- **Exercise 1**
For each statement below about the excerpt on Senator Escudero, say whether it agrees with the text. Answer yes or no, and quote the words of the text that decide it.
(a) The leadership forum was held at the Ateneo de Manila University.
(b) Escudero named a historical figure he most admires.
(c) The writer supplies an English translation of Escudero's answer.

--- begin Text ---

Excerpt of an article by John Nery, published on May 19, 2009:
Sen. Francis “Chiz” Escudero enjoys a reputation for political eloquence, and as I have written before on other occasions, his “mellifluous monotone” can prove highly effective. But as his answers at the recent ABS-CBN-sponsored “leadership forum” at the Ateneo de Manila University showed, he also uses it in Orwellian fashion. That is to say, he sometimes uses his gift of gab to conceal thought, not to reveal it.
One example: To the question about personal heroes (Which historical person living or dead do you most admire?), Escudero said, None. His answer (in mellifluously monotonous Filipino, and readily available on his website) started in this wise: “Ilang ulit nang tinanong sa akin yan, matagal ko nang pinag-isipan ngunit wala akong maisip ni-isa.” My translation: “I’ve been asked that many times and have thought about it a long time, but I can’t think of anyone.” He went on to say: “Dahil para sa akin walang iisang kumakatawan at nagtataglay nang lahat ng katangiang kapupuri-puri [Because for me, there is no one who embodies and symbolizes all that is worthy of praise.]”

--- end Text ---
--- begin Exercise materials ---

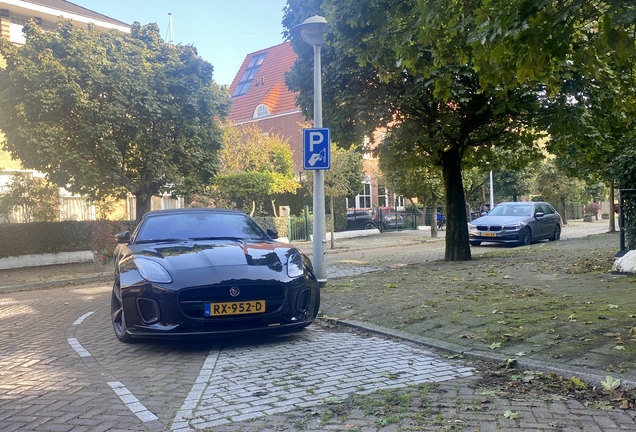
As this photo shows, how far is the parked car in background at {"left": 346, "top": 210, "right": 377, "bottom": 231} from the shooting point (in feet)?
103

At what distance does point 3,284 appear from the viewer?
13.4 meters

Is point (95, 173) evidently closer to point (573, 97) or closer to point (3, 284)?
point (3, 284)

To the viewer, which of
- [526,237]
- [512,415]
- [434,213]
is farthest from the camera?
[434,213]

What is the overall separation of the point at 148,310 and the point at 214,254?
92 cm

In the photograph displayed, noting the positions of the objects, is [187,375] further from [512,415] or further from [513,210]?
[513,210]

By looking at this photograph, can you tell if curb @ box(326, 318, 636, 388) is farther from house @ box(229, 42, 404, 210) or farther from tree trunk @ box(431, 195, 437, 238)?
house @ box(229, 42, 404, 210)

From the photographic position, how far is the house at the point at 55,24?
21.7 m

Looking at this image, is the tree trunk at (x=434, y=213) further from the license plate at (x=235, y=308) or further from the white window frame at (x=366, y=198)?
the license plate at (x=235, y=308)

--- end Exercise materials ---

- **Exercise 2**
Rewrite the entries from the line containing "What is the" through the end of the entries, replacing "further" with "farther" and leaving everything else unchanged.

- **Complete response 1**
(a) Yes: "“leadership forum” at the Ateneo de Manila University"
(b) No: "Escudero said, None."
(c) Yes: "My translation: “I’ve been asked that many times and have thought about it a long time, but I can’t think of anyone.”"

- **Complete response 2**
What is the overall separation of the point at 148,310 and the point at 214,254?
92 cm

In the photograph displayed, noting the positions of the objects, is [187,375] farther from [512,415] or farther from [513,210]?
[513,210]

By looking at this photograph, can you tell if curb @ box(326, 318, 636, 388) is farther from house @ box(229, 42, 404, 210) or farther from tree trunk @ box(431, 195, 437, 238)?
house @ box(229, 42, 404, 210)

From the photographic position, how far is the house at the point at 55,24?
21.7 m

Looking at this image, is the tree trunk at (x=434, y=213) farther from the license plate at (x=235, y=308) or farther from the white window frame at (x=366, y=198)?
the license plate at (x=235, y=308)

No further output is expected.